To verify this hypothesis you can replace "OR 0" with e.g. "OR 1" (and also make sure the CPU writes change something more than only bit 0). (I predict that) you'll see that some bytes are overwritten by the CPU, some are overwritten by the VDP command, but there should be none that haven't changed at all (so none where the write failed).
Thank you for the detailed explanation.
It make sens now.
And this is indeed an expected behavior if the VRAM can be modified between the VDP command read and write timing.
So it is a matter of delayed overwriting the value instead timing?
In more detail:
- The VDP command reads a value from VRAM, then it needs a bit of time to calculate the result (masking the correct nibble, and calculate the result of "OR 0"). It also needs to wait for an "access-slot" to write this result to VRAM.
- (Once in a while) it can happen that the CPU writes the exact same VRAM address as was just read by the VDP command. This write DOES succeed without failure.
- The VDP command engine writes the result of the "OR 0" operation. This again write to the same VRAM adrress. So this restores the original value. So it only appears as-if the CPU write failed.
(I already explained this scenario before in this thread on 21/04).
I've made the same guess in a previous post too
What don't you understand?
I don't understand the results because, for example, on TMS9918 in SCREEN2, I have to put two NOPs between two access to the VRAM so I don't have a problem. On V9938/58, you're saying it's going to take even longer, when in fact the opposite is true: the two NOPs aren't necessary.
This is not related to VATT founding but...
OUT (n),A ; 12 ts NOP ; 5 ts NOP ; 5 ts OUT (n),A ; 12 ts (24 ts interval)
... should be not 100% safe on a MSX 1's VDP (e.g. TMS9918) while well known limit for Screen 2 with screen enable is 29 ts.
On V9938/58, limit is 15 ts so your code is safe.
When screen is disabled, MSX1 limit fall to 12 ts (or less) but, on MSX2 the limit stay ar 15 ts (this was unknown/undocumented as far as I know).
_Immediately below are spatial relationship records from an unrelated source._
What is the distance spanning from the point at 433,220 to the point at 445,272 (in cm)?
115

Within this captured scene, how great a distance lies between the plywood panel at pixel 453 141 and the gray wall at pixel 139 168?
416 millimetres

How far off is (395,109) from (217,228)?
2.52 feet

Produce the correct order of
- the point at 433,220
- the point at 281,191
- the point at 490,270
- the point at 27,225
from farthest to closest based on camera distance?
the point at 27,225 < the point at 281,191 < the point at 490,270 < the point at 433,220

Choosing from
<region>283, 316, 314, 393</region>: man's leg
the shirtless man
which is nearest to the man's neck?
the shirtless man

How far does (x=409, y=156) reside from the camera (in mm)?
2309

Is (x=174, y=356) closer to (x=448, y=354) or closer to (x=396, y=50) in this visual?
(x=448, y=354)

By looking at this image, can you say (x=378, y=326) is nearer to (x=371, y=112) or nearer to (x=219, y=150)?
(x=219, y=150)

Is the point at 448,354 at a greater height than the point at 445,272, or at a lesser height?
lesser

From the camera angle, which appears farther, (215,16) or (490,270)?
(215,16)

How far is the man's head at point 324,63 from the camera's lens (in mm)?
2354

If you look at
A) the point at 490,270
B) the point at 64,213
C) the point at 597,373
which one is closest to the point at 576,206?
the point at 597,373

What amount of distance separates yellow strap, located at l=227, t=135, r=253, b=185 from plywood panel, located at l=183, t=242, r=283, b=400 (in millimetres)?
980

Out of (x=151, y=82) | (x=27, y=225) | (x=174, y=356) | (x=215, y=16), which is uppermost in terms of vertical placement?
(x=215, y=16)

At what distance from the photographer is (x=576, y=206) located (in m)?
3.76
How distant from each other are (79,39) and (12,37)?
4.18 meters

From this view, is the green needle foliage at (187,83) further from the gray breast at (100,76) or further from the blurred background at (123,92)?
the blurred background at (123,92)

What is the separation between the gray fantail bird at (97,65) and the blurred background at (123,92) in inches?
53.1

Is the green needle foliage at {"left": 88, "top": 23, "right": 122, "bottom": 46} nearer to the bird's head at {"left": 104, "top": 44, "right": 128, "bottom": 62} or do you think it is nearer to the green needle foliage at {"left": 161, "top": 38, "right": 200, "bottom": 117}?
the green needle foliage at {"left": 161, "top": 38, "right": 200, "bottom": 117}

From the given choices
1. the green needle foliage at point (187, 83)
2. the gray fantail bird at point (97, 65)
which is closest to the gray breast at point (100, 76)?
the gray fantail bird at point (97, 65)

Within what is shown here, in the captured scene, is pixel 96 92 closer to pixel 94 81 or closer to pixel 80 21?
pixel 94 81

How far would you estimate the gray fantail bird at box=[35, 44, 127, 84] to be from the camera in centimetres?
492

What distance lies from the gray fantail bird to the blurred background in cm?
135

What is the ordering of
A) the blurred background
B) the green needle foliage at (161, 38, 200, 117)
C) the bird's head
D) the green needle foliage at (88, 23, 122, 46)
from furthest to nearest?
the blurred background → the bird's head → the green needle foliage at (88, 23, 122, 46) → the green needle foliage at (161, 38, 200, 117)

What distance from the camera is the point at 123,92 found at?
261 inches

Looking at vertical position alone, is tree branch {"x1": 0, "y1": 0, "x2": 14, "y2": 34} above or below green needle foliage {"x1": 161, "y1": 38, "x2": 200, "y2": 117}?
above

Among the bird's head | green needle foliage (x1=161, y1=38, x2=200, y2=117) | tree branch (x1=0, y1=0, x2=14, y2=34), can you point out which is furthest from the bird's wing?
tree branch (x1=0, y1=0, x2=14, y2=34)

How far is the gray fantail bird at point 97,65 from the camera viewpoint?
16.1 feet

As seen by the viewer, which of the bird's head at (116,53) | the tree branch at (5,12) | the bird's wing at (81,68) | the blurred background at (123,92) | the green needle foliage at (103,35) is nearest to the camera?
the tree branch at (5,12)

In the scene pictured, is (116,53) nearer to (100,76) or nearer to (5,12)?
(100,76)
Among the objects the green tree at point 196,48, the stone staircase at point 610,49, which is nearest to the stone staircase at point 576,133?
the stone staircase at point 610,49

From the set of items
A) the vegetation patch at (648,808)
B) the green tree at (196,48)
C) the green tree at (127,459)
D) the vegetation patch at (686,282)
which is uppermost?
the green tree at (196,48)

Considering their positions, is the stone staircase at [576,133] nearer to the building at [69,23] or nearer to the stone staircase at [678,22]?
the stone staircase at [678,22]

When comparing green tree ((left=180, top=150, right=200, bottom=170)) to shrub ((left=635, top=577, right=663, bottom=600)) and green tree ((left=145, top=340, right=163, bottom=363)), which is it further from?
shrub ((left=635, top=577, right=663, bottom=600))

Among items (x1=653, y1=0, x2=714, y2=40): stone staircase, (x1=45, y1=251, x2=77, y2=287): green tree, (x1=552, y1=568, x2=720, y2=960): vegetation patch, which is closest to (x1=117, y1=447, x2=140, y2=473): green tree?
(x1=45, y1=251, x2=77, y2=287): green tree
This have not effect in your test case.
But if you used a 12 ts access to the VRAM with screen disabled, IO can unexpectedly fail on MSX 2.
Here is several games that i fixed by adding 2 NOPs between two OUTI/OUT (or OUTI & JR NZ instead of OTIR).
Same for all Colecovision games I converted if I remember well.
All work fine on my two japanese MSX1s (TMS9918). Without NOPs, it only worked on MSXs with V9938/58.
Edit: Maybe it's 3 NOPs between two OUT (#98),A and two for the others. I have a doubt now.